# Direction 1:
List the Woodcock-Johnson subtests used in the study, as named in the passage on cognitive tests and procedures below.
# Direction 2:
Summarize the passage on cognitive tests and procedures in two sentences.
# Direction 3:
According to the passage on cognitive tests and procedures, how long were the number strings in the Numbers Reversed test?

# Selected passage:
________________________________________

Cognitive tests and procedures
All participants were evaluated with subtests from the Woodcock-Johnson Tests of Cognitive Abilities (WJ-Cog; Woodcock, 1997). Previous studies have shown that auditory working memory and phonological ability are associated with language learning (Baddeley, 2003a, 2003b; Jarrold et al., 2009; Papagno et al., 1991). The WJ-Cog subtests used in the current study included Sound Blending, Numbers Reversed, and Auditory Working Memory tests. In the Sound Blending test, participants were asked to synthesize temporally separated syllables into words. The test progressed in difficulty by finer splitting of words into component parts. In the test of Numbers Reversed, participants heard strings of numbers that increased in length, and had to repeat them back in reverse order. String length started at 4 digits and increased to 8. In the test of Auditory Working Memory, participants heard a mixed list of numbers and words, and had to repeat back first the words, and then the numbers. The list increased from 2 items to 8 items. Together, the three subtests evaluated phonological awareness, working memory, and auditory working memory. The means and standard deviations from these subtests are reported in Table 1.
Table 1.
Cognitive and Behavioral Profile of Good Learners and Poor Learners. GL=good learners, PL=poor learners. Numbers outside parentheses refer to group mean. Numbers within parentheses refer to standard deviation. Significance value (p-value) obtained from two-sample t-tests.

________________________________________

# Supplied data:
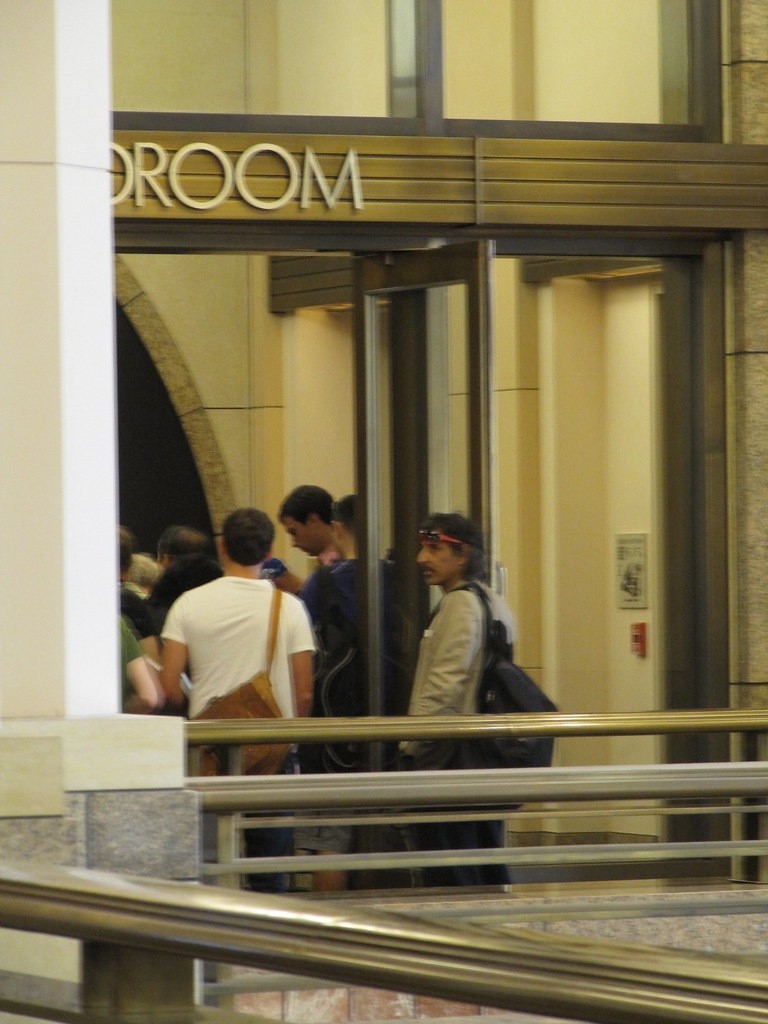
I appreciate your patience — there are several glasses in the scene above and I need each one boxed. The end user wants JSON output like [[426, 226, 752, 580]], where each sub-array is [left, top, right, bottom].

________________________________________

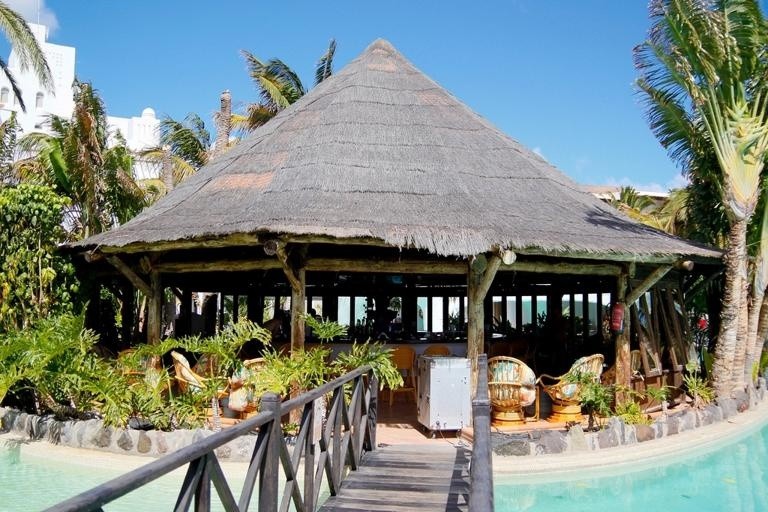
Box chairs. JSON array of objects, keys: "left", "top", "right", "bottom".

________________________________________

# Task response 1:
Sound Blending
Numbers Reversed
Auditory Working Memory

# Task response 2:
All participants took three subtests from the Woodcock-Johnson Tests of Cognitive Abilities: Sound Blending, Numbers Reversed, and Auditory Working Memory. Together, these subtests evaluated phonological awareness, working memory, and auditory working memory, and their means and standard deviations are reported in Table 1.

# Task response 3:
They started at 4 digits and increased to 8.